1. Peroxisome targeting signal 1 (PTS1): a C-terminal tripeptide with a consensus sequence (S/A/C)-(K/R/H)-(L/A). The most common PTS1 is serine-lysine-leucine (SKL). The initial research that led to the discovery of this consensus observed that when firefly luciferase was expressed in cultured insect cells it was targeted to the peroxisome. By testing a variety of mutations in the gene encoding the expressed luciferase, the consensus sequence was then determined. It has also been found that by adding this C-terminal sequence of SKL to a cytosolic protein that it becomes targeted for transport to the peroxisome. The majority of peroxisomal matrix proteins possess this PTS1 type signal.
2. Peroxisome targeting signal 2 (PTS2): a nonapeptide located near the N-terminus with a consensus sequence (R/K)-(L/V/I)-XXXXX-(H/Q)-(L/A/F) (where X can be any amino acid).

There are also proteins that possess neither of these signals. Their transport may be based on a so-called "piggy-back" mechanism: such proteins associate with PTS1-possessing matrix proteins and are translocated into the peroxisomal matrix together with them.
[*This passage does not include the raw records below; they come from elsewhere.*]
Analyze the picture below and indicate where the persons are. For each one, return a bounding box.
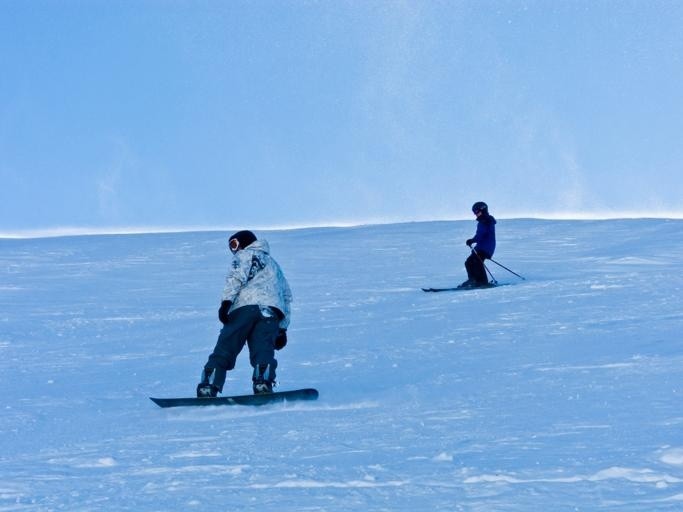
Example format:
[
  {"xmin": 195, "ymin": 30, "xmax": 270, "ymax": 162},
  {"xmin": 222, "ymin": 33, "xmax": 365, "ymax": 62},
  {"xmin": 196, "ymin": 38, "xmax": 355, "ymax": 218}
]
[
  {"xmin": 196, "ymin": 229, "xmax": 293, "ymax": 397},
  {"xmin": 456, "ymin": 201, "xmax": 496, "ymax": 288}
]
In the case of cytosolic proteins that are produced with the PTS1 C-terminal sequence, its path to the peroxisomal matrix is dependent upon binding to another cytosolic protein called pex5 (peroxin 5). Once bound, pex5 interacts with a peroxisomal membrane protein pex14 to form a complex. When the pex5 protein with bound cargo interacts with the pex14 membrane protein, the complex induces the release of the targeted protein into the matrix. Upon releasing the cargo protein into the matrix, pex5 dissociation from pex14 occurs via ubiquitinylation by a membrane complex comprising pex2, pex12, and pex10 followed by an ATP dependent removal involving the cytosolic protein complex pex1 and pex6. The cycle for pex5 mediated import into the peroxisomal matrix is restored after the ATP dependent removal of ubiquitin and is free to bind with another protein containing a PTS1 sequence. Proteins containing a PTS2 targeting sequence are mediated by a different cytosolic protein but are believed to follow a similar mechanism to that of those containing the PTS1 sequence.